SALUD

Un collage para tratar de sanar

Cada día más psicólogos recurren a técnicas expresivas con poder terapéutico como cortar y pegar imágenes para sacar a flote el mundo interior de sus pacientes.

La técnica, antes usada solo con niños, ahora se aplica en adultos.
La técnica, antes usada solo con niños, ahora se aplica en adultos.

Fue en medio de mi licencia médica, tras una cirugía para bajar de peso, que escuché la indicación de mi psicóloga: "Como estás con tiempo, te voy a dar una tarea: por qué no haces un collage sobre el propósito de esta cirugía, para qué te la hiciste". La primera imagen que cruzó por mi cabeza fue la de una supermodelo; sonreí por mi candidez. Después, apareció el rictus despreciativo de mi profesora de artes plásticas, por lejos, el ramo más odiado de toda mi etapa escolar. Ante lo que, supongo, era una mueca de horror, la terapeuta agregó: "No importa que te quede perfecto o bonito, ni siquiera que yo lo entienda. Lo más importante es que te conectes, no con el porqué de la cirugía, porque eso ya lo sabés, eso te llevará al pasado. No se trata tampoco de una foto de una gorda y una flaca. Importa que te conectes con el sentido, con el propósito futuro de la operación".

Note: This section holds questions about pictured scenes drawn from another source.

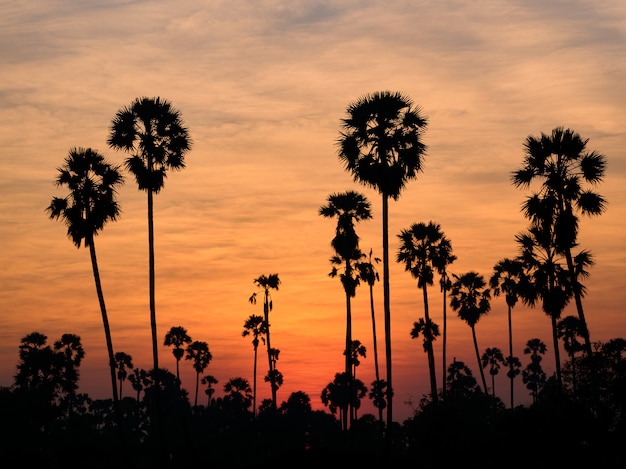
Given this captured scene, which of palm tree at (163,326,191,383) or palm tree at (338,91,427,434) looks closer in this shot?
palm tree at (338,91,427,434)

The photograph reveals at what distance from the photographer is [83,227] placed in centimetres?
6188

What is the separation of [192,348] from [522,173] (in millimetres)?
112886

Descartada la salida fácil de las imágenes contrapuestas, las del antes y del eventual después, la tarea era de dificultad mayor. Implicaba hacer una revisión más profunda de la que quizás, hasta ese punto, había logrado —o querido— procesar. Como yo, no son pocas las personas que hoy reciben la indicación de elaborar collages de parte de sus psicólogos. Al contarlo en mi círculo, supe inmediatamente de dos casos más. Y es porque la utilización de la técnica artística, que a inicios del siglo XX llegó a tener entre sus máximos exponentes a Picasso y Braque, es también una herramienta terapéutica que ha ido cobrando fuerza en los últimos años.

Patricia Vargas, magíster clínico en psicoterapia analítica, cree que la actual revalorización del collage como técnica tiene que ver con el desarrollo de nuevas vertientes teóricas de la psicoterapia, como las líneas humanista, transpersonal, sistémica o gestalt.

"Hasta hace poco predominaban las tendencias más relacionadas con los enfoques psicoanalíticos, que eran los impulsados por los decanos en las universidades mayoritariamente. En ellos, la forma de trabajar, el setting terapéutico era mucho más formal, neutro y centrado en la palabra. Sin embargo, también de la mano de los últimos hallazgos de la neurociencia, esto ha comenzado a cambiar".

A lo que se refiere la académica es a que, dada la certificación vía imágenes de que el hemisferio derecho del cerebro, aquel que no se relaciona con el lenguaje verbal, es tan activo como su par, los investigadores de la psiquis han comenzado a hurgar también en lo que se aloja en ese lugar. "Los valores del hemisferio derecho, que es análogo, muy centrado en imágenes, muy simbólico; no son siempre conscientes para el paciente", agrega—. Entonces el collage puede cumplir una función expresiva, en que la persona con la guía del terapeuta se hace consciente de cosas que están implícitas dentro de ellas, que no han sido verbalizadas porque quizás no hay palabras para ello, o porque quizás es doloroso o amenazante hacerlo.

El desarrollo de las llamadas técnicas expresivas en psicoterapia ha llegado a ser una herramienta tan validada como las llamadas técnicas proyectivas más conocidas, como el test de Rorschach —donde el paciente otorga significados a una mancha que un otro le presenta—. Los collage, los dibujos, el trabajo con bandejas de arena o modelamiento en arcilla se han sumado a la batería de recursos de expresión interior que, décadas atrás, solo tenían a los sueños como material de análisis.

"Atreverse a hacerlo fue un proceso", revela Yvette Yunis, psicóloga clínica que acude a los collage. Me acuerdo que hace años los mismos colegas se sorprendían y criticaban cuando les decía que los utilizaba y que daba buenos resultados en pacientes adultos. Me decían que por qué, que cómo era posible. Estas técnicas estaban validadas para niños, pero para adultos, que ya tenían lenguaje verbal, lógico, racional; no.

Otro escollo que suelen enfrentar los terapeutas que utilizan técnicas expresivas como el collage es la resistencia que los pacientes, más habituados a métodos tradicionales, pueden presentar.